Lalu Setiawan mengatakan, Pemkab Lombok Tengah menggandeng Bank NTB untuk membina pedagang. Kolaborasi ini mereka siapkan agar pembayaran digital bisa berjalan di pasar itu.
“Kami berkolaborasi dengan Bank NTB,” katanya.
Menurut Lalu Setiawan, Pasar Kuta memiliki peluang besar menerapkan pembayaran nontunai. Sebagian besar pengunjung pasar itu merupakan wisatawan asing, pengelola akomodasi penginapan, dan pelaku restoran di Mandalika.

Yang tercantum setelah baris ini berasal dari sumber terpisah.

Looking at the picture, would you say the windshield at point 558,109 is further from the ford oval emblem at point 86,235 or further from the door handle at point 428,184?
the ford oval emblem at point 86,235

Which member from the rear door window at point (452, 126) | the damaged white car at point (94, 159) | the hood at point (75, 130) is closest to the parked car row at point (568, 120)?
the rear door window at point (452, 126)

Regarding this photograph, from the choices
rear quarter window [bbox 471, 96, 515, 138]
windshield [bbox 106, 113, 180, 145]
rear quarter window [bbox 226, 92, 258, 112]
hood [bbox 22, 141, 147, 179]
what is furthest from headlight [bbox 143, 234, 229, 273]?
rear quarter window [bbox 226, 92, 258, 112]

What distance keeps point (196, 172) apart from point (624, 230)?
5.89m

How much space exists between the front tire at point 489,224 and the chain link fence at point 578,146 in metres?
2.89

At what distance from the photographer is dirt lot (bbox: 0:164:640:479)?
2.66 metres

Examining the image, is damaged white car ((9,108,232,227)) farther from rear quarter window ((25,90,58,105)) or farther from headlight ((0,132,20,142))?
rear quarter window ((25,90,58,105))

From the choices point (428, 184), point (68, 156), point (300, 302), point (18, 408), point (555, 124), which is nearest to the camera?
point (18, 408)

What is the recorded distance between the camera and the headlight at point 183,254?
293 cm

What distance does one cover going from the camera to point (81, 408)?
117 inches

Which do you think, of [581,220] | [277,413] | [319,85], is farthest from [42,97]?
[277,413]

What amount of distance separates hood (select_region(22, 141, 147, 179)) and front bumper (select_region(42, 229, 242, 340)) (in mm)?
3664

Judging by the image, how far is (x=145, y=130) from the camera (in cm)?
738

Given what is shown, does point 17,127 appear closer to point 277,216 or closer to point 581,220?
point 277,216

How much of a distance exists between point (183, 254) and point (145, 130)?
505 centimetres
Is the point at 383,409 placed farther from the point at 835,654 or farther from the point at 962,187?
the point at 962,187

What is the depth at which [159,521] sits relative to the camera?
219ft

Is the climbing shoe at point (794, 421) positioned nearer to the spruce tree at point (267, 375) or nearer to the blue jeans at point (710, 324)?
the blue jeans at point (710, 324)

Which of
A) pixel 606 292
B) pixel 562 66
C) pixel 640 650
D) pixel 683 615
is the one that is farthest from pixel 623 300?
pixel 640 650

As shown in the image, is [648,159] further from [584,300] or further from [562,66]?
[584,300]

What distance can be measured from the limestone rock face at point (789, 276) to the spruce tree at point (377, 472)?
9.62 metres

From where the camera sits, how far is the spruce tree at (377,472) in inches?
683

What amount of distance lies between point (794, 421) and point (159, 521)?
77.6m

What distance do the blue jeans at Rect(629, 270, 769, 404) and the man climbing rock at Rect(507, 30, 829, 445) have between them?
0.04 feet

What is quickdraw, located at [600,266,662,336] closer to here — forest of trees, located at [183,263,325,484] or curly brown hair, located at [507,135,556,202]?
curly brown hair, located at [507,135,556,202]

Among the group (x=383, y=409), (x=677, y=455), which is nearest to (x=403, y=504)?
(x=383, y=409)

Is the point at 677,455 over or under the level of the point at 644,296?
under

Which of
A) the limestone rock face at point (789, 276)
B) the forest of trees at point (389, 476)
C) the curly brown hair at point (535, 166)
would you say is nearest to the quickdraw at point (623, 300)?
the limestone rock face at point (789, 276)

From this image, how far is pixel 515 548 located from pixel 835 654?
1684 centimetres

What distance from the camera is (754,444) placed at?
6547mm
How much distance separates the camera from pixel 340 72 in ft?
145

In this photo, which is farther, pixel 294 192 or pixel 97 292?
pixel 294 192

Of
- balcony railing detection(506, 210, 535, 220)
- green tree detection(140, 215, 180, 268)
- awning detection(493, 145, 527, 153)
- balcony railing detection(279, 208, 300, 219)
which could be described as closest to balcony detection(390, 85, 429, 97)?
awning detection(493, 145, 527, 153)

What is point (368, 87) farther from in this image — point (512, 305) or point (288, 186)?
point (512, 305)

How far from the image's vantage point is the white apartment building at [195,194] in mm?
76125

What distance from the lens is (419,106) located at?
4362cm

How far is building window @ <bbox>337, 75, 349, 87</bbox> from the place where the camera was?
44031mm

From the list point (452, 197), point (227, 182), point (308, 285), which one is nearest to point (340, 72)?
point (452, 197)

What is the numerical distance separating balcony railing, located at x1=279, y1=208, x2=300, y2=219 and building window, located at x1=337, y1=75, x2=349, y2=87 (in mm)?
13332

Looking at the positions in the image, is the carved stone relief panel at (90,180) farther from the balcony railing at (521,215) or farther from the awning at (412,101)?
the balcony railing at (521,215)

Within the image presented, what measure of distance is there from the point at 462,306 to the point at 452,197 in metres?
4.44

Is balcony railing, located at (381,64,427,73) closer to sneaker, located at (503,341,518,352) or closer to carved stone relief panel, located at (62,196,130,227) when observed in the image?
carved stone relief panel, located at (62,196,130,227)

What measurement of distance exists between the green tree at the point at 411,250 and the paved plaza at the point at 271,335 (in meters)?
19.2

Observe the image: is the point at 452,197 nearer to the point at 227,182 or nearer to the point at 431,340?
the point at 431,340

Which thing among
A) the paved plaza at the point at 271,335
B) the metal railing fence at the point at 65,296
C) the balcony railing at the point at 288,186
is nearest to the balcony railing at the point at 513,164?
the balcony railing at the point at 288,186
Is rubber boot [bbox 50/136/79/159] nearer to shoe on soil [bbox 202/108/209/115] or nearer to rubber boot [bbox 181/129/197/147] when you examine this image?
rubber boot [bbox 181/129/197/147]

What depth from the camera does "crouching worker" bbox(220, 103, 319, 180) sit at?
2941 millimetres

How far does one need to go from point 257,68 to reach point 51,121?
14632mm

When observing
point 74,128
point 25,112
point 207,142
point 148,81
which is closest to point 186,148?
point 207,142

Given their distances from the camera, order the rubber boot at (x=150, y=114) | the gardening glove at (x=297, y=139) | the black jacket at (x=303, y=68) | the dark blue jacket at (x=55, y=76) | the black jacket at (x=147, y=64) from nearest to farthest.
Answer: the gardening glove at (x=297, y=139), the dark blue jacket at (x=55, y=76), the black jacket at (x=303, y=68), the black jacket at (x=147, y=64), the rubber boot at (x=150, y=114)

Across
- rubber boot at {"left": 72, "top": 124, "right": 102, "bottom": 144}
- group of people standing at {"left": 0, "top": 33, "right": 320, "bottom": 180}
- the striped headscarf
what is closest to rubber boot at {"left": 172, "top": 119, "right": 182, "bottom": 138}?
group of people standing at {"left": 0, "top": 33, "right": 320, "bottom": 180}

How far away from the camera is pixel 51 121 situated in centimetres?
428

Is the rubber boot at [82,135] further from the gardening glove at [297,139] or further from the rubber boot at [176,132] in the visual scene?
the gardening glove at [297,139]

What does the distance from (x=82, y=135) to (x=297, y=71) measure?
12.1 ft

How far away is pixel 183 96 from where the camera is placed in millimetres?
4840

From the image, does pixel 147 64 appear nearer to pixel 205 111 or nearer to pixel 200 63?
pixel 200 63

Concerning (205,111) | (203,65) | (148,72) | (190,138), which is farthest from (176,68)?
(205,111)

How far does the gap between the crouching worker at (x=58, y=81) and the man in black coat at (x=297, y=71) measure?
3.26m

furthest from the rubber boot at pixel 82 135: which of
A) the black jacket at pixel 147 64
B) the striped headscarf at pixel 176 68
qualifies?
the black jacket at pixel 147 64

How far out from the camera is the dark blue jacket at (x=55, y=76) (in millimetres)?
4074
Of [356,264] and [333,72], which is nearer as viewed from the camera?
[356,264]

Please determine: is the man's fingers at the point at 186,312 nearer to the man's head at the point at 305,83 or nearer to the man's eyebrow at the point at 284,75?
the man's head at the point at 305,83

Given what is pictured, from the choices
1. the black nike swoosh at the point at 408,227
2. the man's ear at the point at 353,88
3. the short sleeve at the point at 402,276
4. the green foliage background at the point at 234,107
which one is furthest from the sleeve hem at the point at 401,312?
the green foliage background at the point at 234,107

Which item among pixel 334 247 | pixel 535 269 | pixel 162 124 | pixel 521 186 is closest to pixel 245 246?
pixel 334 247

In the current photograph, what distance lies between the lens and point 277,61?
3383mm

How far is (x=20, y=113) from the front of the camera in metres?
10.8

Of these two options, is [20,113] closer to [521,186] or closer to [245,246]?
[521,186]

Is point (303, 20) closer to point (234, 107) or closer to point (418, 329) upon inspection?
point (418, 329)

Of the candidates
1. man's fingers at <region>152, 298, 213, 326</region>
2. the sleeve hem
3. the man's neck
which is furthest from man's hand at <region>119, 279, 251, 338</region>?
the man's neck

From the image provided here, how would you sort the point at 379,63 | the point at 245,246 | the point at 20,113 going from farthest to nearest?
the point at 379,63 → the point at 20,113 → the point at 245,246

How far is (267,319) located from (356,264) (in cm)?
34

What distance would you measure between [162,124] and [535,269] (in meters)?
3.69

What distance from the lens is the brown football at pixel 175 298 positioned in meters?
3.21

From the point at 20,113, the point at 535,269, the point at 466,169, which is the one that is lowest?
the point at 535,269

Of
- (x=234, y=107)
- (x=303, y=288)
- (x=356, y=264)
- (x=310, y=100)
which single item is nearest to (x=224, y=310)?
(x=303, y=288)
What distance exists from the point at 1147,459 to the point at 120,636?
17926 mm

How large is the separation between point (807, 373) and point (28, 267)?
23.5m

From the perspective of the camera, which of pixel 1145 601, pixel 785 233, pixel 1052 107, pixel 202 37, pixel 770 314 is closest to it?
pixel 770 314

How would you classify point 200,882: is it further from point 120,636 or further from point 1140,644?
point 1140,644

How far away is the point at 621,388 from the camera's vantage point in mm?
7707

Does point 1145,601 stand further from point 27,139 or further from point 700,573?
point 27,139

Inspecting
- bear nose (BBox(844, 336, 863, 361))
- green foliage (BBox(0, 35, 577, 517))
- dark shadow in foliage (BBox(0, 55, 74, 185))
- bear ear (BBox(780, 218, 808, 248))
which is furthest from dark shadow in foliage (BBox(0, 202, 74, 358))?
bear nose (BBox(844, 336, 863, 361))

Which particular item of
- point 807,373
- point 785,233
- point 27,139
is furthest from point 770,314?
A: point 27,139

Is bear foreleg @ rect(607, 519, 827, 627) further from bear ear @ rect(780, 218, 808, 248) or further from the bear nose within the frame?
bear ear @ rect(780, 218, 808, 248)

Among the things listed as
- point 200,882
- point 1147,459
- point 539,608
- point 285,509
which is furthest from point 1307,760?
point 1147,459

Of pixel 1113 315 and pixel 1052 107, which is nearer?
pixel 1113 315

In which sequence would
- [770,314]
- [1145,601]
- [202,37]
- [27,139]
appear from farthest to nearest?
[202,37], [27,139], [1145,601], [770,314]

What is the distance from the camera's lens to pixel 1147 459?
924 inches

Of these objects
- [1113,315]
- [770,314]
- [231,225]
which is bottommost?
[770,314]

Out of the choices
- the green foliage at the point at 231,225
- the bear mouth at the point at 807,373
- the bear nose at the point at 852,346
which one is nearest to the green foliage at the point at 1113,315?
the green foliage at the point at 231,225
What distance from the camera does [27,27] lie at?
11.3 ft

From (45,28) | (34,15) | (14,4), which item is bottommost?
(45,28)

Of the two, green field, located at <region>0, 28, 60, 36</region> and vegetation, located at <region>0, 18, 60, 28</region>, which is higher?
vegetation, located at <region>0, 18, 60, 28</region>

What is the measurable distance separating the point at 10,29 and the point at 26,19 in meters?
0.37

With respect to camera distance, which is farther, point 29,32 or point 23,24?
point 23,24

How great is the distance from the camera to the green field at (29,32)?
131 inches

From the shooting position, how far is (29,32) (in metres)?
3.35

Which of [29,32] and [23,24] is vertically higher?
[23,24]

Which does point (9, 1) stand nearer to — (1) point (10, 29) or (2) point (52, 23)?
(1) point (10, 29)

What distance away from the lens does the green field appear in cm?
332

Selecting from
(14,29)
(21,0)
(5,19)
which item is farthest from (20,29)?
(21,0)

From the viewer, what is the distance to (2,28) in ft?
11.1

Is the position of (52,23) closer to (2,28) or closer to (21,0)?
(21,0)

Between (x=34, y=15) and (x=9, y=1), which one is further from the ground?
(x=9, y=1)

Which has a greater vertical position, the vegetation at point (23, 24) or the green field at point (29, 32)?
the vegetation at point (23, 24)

“Yang berbelanja di pasar Kuta itu tidak hanya warga lokal, namun warga negara asing,” katanya.
Ia mengatakan, Pasar Kuta menampung ratusan pedagang. Karena itu, pemerintah daerah juga menata pasar agar pembeli dan pedagang merasa lebih aman dan nyaman.
“Kami telah melakukan penataan di pasar Kuta Mandalika itu,” katanya.
Pedagang Diminta Jaga Kebersihan
Lalu Setiawan mengimbau pedagang menjaga kebersihan pasar. Ia meminta pedagang membuang sampah pada tempat yang telah tersedia.
Pemkab Lombok Tengah juga meminta pedagang menempati lapak yang telah tersedia. Pedagang tidak boleh berjualan di pinggir jalan karena dapat mengganggu arus lalu lintas di kawasan itu.
“Kami berharap kepada masyarakat atau pedagang untuk tetap menjaga kebersihan, agar pembeli yang datang merasa aman dan nyaman,” katanya.
Dorongan transaksi nontunai di Pasar Kuta Mandalika menjadi bagian dari penataan pasar. Pemerintah ingin pasar tradisional di kawasan wisata itu semakin tertib, bersih, dan mudah melayani pembeli.